### Supplied data
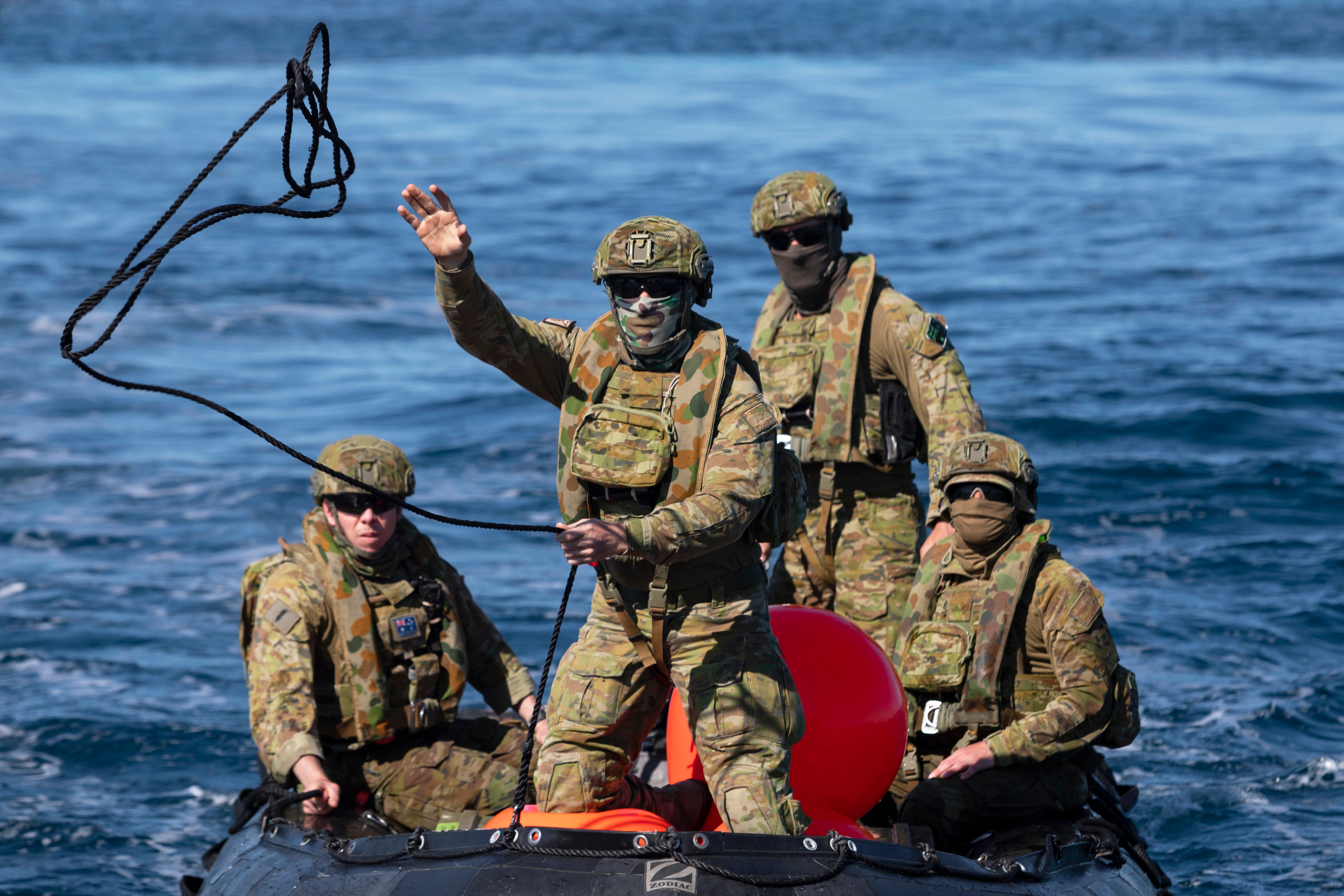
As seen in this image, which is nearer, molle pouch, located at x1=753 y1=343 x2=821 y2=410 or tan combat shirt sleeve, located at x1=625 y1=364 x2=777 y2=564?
tan combat shirt sleeve, located at x1=625 y1=364 x2=777 y2=564

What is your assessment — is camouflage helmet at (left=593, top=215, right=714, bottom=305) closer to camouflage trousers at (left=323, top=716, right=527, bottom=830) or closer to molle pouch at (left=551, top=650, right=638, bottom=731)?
molle pouch at (left=551, top=650, right=638, bottom=731)

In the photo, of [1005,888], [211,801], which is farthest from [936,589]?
[211,801]

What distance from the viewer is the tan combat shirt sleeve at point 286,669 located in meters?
6.95

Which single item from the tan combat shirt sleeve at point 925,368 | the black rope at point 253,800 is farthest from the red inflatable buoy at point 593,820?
the tan combat shirt sleeve at point 925,368

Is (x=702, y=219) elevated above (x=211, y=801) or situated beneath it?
elevated above

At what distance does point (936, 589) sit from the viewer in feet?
22.9

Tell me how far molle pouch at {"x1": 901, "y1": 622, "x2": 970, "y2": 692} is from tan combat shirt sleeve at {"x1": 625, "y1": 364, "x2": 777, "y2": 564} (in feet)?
4.77

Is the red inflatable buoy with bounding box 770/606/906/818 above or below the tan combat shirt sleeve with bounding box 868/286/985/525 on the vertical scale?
below

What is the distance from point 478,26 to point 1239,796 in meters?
53.9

### Stated task
Please give the data again with "red inflatable buoy" replaced by "orange life ring" everywhere, changing nothing else and leaving out the pictures.

### Finished task
As seen in this image, which is nearer, molle pouch, located at x1=753 y1=343 x2=821 y2=410 or tan combat shirt sleeve, located at x1=625 y1=364 x2=777 y2=564?
tan combat shirt sleeve, located at x1=625 y1=364 x2=777 y2=564

What is your assessment — is camouflage helmet at (left=593, top=215, right=714, bottom=305) closer to camouflage trousers at (left=323, top=716, right=527, bottom=830) or closer to molle pouch at (left=551, top=650, right=638, bottom=731)?
molle pouch at (left=551, top=650, right=638, bottom=731)

In the photo, of [1005,888], [211,801], which is farthest from [936,589]?
[211,801]

What distance from the viewer is the tan combat shirt sleeve at point 286,669 located in meters?
6.95

Which single item from the tan combat shirt sleeve at point 925,368 | the black rope at point 253,800 is farthest from the orange life ring at point 593,820?
the tan combat shirt sleeve at point 925,368

Is (x=702, y=219) elevated above (x=211, y=801) or situated beneath it?
elevated above

At what distance does point (936, 589) sit from the viewer in feet?
22.9

Tell me how far molle pouch at {"x1": 901, "y1": 622, "x2": 970, "y2": 692} is from tan combat shirt sleeve at {"x1": 625, "y1": 364, "x2": 777, "y2": 564} (in feet)?
4.77

Is the orange life ring with bounding box 770/606/906/818 above or below the tan combat shirt sleeve with bounding box 868/286/985/525 on the vertical scale?
below

What is the distance from point 478,26 to point 1239,796 in meters?
53.9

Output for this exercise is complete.